Twist-Net: A multi-modality transfer learning network with the hybrid bilateral encoder for hypopharyngeal cancer segmentation
Introduction
Magnetic resonance imaging is widely used in hospitals and clinics for cancer diagnosis. However, manual segmentation of tumors in magnetic resonance images (MRIs) is challenging and time-consuming for doctors with poor experience in primary hospitals. Therefore, it is of great significance to segment the region of interest in MRIs by using deep learning methods. However, the image segmentation methods based on deep learning usually require large datasets for training. Hypopharyngeal cancer (HPC) is a rare disease [1]. As a result, the HPC dataset is not suitable for applying the method for large-scale datasets directly.
Tumors and metastatic lymph nodes in the hypopharynx show the pathological features of HPC. These tumors and metastatic lymph nodes are defined as HPC risk areas. The semantic information of HPC risk areas may occupy larger areas than the tumors and metastatic lymph nodes themselves. As shown in Fig. 1, we need to rely on the information from both the inside (yellow boxes in Fig. 1) and outside (blue boxes in Fig. 1) of the HPC risk areas to comprehensively recognize the shape and region of the HPC risk areas. This requires image segmentation networks to capture multiscale information from multiple receptive field patterns.

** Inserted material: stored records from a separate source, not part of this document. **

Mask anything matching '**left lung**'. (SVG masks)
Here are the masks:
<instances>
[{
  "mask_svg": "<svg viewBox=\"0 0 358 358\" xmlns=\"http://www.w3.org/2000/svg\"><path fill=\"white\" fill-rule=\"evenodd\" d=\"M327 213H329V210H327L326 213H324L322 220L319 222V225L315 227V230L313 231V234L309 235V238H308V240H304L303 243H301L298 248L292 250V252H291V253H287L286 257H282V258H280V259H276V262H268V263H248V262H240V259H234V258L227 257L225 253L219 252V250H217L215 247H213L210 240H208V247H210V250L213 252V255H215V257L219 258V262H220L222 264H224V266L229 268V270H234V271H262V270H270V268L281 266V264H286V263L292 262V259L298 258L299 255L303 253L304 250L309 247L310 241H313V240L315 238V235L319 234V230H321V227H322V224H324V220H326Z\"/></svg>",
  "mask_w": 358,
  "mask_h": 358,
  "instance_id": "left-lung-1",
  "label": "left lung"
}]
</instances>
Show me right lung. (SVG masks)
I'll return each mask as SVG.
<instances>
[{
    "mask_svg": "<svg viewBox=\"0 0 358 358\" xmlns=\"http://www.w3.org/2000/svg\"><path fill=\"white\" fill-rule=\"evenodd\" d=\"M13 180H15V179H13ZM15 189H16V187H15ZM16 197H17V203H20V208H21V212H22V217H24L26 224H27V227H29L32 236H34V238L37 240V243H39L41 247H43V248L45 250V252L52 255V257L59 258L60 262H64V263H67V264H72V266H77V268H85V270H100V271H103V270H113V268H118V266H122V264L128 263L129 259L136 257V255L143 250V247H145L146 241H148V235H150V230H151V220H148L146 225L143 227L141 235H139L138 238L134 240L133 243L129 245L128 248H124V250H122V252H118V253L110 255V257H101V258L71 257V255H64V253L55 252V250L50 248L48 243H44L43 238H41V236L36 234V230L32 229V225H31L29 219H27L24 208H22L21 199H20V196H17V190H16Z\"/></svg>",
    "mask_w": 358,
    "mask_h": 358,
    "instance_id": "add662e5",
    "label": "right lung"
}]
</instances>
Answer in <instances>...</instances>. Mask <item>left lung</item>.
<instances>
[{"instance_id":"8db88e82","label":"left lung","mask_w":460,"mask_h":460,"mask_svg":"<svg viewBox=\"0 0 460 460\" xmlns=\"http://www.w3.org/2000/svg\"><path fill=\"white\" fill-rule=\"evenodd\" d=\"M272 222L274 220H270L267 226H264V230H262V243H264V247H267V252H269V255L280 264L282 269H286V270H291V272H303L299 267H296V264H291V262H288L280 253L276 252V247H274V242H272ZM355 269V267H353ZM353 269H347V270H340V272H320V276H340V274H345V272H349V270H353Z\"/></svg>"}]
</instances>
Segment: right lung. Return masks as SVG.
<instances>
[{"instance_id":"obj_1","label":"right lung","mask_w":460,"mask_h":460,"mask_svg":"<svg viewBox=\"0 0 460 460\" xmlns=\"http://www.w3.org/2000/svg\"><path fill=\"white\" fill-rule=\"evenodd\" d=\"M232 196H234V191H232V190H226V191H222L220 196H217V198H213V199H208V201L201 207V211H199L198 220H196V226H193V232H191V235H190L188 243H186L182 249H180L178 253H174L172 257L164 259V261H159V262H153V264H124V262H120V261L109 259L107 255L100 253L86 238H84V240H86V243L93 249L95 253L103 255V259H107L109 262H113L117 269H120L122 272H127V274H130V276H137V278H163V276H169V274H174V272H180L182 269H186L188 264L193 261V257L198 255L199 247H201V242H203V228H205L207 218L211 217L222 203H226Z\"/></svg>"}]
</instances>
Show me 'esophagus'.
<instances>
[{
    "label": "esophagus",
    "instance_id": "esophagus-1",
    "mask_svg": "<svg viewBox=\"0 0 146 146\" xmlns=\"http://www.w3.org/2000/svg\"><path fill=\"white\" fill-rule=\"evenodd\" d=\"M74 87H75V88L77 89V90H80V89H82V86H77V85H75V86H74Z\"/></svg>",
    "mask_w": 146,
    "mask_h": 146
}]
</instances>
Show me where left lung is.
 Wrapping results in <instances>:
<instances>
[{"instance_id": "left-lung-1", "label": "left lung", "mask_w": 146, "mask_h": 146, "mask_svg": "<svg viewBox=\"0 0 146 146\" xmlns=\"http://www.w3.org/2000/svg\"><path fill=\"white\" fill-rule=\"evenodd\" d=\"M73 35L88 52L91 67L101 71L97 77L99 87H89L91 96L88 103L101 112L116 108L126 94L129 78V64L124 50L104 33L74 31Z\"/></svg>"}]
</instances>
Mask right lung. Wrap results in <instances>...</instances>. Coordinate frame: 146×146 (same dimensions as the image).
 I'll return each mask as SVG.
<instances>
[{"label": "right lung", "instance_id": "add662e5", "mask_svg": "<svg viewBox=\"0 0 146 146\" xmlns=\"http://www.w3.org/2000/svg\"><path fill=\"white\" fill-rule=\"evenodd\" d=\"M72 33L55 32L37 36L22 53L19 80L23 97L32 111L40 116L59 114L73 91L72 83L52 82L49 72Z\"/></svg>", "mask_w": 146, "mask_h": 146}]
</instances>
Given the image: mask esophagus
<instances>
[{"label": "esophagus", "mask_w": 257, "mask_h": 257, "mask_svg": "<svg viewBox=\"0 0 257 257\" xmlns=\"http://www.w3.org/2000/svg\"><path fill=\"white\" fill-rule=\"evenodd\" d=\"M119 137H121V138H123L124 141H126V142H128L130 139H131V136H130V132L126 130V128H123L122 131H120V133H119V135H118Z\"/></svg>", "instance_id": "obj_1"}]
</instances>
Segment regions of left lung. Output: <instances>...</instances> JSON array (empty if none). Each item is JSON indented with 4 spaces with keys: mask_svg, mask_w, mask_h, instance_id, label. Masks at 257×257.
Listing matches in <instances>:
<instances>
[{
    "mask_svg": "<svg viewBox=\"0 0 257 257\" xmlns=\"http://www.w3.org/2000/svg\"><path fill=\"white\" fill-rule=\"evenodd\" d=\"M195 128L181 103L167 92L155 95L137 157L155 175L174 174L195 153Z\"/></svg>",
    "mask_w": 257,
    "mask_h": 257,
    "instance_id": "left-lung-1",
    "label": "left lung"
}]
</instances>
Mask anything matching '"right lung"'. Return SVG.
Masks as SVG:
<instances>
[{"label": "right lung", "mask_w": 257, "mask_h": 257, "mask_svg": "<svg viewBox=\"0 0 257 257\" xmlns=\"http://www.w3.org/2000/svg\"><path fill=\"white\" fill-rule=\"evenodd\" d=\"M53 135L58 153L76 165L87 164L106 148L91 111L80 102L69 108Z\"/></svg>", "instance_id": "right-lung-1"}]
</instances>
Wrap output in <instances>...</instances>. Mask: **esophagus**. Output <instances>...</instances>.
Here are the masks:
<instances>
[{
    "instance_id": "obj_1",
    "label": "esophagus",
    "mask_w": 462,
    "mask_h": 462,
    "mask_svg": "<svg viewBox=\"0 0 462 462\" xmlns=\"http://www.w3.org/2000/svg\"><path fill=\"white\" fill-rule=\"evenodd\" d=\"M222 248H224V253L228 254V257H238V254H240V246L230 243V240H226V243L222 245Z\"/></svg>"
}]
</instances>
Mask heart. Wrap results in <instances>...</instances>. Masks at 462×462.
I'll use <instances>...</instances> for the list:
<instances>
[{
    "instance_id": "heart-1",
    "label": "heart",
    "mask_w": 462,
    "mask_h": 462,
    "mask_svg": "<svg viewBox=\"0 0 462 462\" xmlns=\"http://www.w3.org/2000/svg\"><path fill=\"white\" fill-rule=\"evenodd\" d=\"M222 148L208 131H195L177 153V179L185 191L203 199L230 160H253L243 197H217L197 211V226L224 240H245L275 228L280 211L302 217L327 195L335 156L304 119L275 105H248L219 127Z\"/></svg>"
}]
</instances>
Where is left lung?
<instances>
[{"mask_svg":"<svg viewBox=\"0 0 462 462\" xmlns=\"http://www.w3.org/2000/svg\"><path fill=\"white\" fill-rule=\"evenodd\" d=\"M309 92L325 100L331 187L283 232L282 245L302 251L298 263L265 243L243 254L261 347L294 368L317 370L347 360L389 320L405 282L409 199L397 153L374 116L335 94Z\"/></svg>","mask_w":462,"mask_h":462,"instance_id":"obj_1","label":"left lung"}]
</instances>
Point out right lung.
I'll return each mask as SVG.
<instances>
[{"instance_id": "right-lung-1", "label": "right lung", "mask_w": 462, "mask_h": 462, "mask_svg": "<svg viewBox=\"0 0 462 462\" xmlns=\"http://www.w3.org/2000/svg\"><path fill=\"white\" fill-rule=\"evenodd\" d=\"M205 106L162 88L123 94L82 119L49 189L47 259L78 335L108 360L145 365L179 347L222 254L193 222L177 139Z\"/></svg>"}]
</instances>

MRIs of HPC contain plenty of low-level detailed information and high-level semantic information. The low-level detailed information can reflect the texture and size of the HPC risk areas. The high-level semantic information can reflect the deep features of objects. Therefore, the information types are complementary and essential for semantic segmentation networks. Fusion of the low-level detailed information and high-level semantic information is the key problem.
It is valuable to transfer the prior experience from large-scale datasets to small-scale datasets [2]. The number of modalities in a medical dataset may not as same as that in a large computer vision (CV) dataset. Our HPC dataset consists of T1-weighted and T2-weighted MRIs. A CV dataset, such as ImageNet, has three modalities (channels), named Red, Green and Blue. Therefore, the difference between modalities of a large-scale CV dataset and a small-scale medical dataset is an important problem to be solved.
In summary, the HPC dataset is small-scale dataset with high-level semantic information and low-level detailed information. Therefore, we propose a multi-modality transfer learning network with the hybrid bilateral encoder (Twist-Net), which supports multi-modality inputs and can exploit richer information than single-modality input. Twist-Net introduces the BT Block and BG Block for bidirectional fusing high-level semantics and low-level details. We propose a module with multiple receptive fields extraction capability, named M Module, to capture multi-scale features of the MRIs of HPC. Experiments show that Twist-Net can transfer prior experience from large-scale CV datasets to medical imaging datasets. Compared with other methods (U-Net [3], U-Net ++ [4], U-Net 3+ [5], Attention U-Net [6] and Double U-Net [7]), our method achieves better performance. We also apply our method to two public medical datasets: the CHASE_DB1 dataset [8] and the BraTS2018 dataset [9]. Compared with the above methods, the Dice score of our method is the highest.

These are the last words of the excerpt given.